With every day, it gets easier. Okay, so I didn't go to the bathroom by myself for YEARS, I still got a shower each day. And I proudly never wore sweatpants....EVER.
And while that is a small goal, it is very important to be dressed and ready to go when he starts school. I've learned from experience to ALWAYS be ready to meet a teacher or the principal. You never know what happened that day at school, and you need to be ready to walk into that school at any time. It drove all the other moms nuts that I looked nice and had make-up on every single day. But I was always ready for whatever came up!
It goes fast, believe me. I'm missing those days you are talking about.
Oh, yes, the shower. For so long Gage ended up with bed with me in the mornings that it took quite a while to get to the point of taking a shower in the morning (and not just when Jason came home). I like the advice of having one goal a day. I have found that I must spend more time preparing for the next day now, so I'm not scrambling around. I'd rather stay up 1/2 later at night than start the next day under the gun (by gun I mean crabby baby & mom).
And, the hair will come back, but maybe not quite as thick as before :)
I will end with gushing about that mighty cute baby you've got there. I love the belly rolls and the eyes are as adorable as ever. I love the stage Gage is in right now. For me from about 13 months and up has been so much fun. So, enjoy the time, but know the fun will will only get 'funner' :)
You've learned the Great Mama Secret: a baby can cry for a few minutes so you can go to the bathroom, shower or eat.
Also remember that a calm, relaxed and happy you can make a world of difference in Sammy's attitude. The happier and more relaxed you are, the happier and more relaxed he'll be.
Great goal to set for yourself!ro
What a great suggestion to set only one goal a day for yourself and what a fabulous idea to choose that goal to be a shower every morning. I wish I would have thought of that!
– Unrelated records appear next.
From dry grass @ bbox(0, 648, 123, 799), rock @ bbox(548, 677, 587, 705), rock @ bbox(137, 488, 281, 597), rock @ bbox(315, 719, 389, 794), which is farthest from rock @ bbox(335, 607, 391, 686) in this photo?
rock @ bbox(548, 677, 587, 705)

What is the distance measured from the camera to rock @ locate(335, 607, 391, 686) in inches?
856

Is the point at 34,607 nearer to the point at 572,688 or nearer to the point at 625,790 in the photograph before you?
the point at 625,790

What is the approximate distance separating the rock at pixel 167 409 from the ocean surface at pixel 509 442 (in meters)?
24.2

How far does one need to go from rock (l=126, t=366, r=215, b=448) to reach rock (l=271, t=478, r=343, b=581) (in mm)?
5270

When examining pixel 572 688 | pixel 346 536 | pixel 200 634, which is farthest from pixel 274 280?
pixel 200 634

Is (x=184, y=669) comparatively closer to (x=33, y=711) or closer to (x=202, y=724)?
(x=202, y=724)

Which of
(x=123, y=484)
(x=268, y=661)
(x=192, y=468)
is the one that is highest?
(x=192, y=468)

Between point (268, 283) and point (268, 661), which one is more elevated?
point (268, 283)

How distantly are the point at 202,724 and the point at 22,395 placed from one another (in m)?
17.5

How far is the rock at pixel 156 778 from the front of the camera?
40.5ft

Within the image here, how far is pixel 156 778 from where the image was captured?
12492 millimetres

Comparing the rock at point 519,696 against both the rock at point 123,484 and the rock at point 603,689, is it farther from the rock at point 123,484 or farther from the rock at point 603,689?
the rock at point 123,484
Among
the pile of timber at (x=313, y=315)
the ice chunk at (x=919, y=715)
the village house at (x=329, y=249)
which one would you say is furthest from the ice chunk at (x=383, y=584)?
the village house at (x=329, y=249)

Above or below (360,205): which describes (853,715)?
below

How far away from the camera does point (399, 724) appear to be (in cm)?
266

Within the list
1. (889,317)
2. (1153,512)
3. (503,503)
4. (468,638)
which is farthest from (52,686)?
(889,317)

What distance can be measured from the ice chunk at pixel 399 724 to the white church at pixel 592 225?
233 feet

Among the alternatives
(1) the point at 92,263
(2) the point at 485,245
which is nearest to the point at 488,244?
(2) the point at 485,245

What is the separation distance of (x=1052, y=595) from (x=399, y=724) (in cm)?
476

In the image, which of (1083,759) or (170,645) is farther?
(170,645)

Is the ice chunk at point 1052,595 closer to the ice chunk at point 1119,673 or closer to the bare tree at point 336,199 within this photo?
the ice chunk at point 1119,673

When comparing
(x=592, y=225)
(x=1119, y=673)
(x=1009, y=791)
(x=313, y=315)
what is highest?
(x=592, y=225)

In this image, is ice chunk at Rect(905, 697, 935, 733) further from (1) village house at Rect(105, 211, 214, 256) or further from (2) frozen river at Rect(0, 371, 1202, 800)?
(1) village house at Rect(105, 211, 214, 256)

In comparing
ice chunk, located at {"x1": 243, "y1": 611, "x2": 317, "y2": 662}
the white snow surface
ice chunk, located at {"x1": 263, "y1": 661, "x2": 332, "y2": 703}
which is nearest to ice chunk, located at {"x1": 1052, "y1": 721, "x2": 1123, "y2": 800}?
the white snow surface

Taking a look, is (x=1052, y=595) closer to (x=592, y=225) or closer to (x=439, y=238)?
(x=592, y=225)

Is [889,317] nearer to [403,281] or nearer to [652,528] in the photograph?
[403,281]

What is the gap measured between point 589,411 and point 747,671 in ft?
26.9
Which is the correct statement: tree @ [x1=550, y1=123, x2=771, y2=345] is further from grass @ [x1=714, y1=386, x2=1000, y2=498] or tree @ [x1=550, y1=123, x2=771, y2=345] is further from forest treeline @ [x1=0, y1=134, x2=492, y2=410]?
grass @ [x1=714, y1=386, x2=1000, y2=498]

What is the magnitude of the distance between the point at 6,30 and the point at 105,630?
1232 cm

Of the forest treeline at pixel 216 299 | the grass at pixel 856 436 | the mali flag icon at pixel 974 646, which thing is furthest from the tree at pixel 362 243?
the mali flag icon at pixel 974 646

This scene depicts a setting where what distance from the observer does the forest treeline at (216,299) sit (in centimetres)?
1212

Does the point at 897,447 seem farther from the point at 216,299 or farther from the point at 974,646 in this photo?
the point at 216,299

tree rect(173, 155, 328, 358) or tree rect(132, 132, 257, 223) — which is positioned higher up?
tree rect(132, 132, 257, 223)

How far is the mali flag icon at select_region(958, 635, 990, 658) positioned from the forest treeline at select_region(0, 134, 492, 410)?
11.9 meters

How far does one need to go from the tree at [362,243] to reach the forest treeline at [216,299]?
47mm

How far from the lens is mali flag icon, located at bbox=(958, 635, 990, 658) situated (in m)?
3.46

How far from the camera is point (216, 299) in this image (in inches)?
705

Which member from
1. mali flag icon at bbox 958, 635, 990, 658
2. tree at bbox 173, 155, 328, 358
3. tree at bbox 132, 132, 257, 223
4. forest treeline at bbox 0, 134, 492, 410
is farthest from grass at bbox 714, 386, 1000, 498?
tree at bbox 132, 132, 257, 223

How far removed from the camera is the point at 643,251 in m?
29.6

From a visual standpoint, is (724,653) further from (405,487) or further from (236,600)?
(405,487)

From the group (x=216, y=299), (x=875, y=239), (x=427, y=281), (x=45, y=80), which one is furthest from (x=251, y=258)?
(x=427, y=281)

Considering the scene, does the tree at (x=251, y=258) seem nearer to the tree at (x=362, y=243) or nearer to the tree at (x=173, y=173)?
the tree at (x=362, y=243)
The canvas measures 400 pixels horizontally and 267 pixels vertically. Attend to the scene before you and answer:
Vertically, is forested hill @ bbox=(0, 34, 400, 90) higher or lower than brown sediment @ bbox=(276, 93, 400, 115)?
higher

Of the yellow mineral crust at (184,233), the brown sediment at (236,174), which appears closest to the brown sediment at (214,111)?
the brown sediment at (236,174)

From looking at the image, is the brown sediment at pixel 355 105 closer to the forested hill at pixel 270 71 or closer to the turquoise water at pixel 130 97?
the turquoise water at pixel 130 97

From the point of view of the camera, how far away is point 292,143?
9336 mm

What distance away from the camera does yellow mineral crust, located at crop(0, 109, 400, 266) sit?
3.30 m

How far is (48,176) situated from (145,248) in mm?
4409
I'll bet 10 years ago you wouldn't have believed someone if they told you about how amazing it was to simply take a shower. It is so great how one new little life can change how you define pleasure. I'm so glad you are in touch with all these new things you're learning as a new mom. These are the things that add to your unique wisdom.
you are so smart :)
Good parenting! Take those moments for yourself - and stick with that theory for the next 20 years or more. As long as they're not doing anything immoral, illegal or dangerous, they can handle themselves for a little bit while you take a minute! Just as important when they're teens.
Sounds like you have figured "it" out Molly. I only wish I had been as smart. I can still remember waiting for my son to go to sleep so I could take a quick shower and then worrying the whole time I was in there that he would wake up. BTW, Sammy has to be one of the cutest babies I've ever seen and I really mean that!!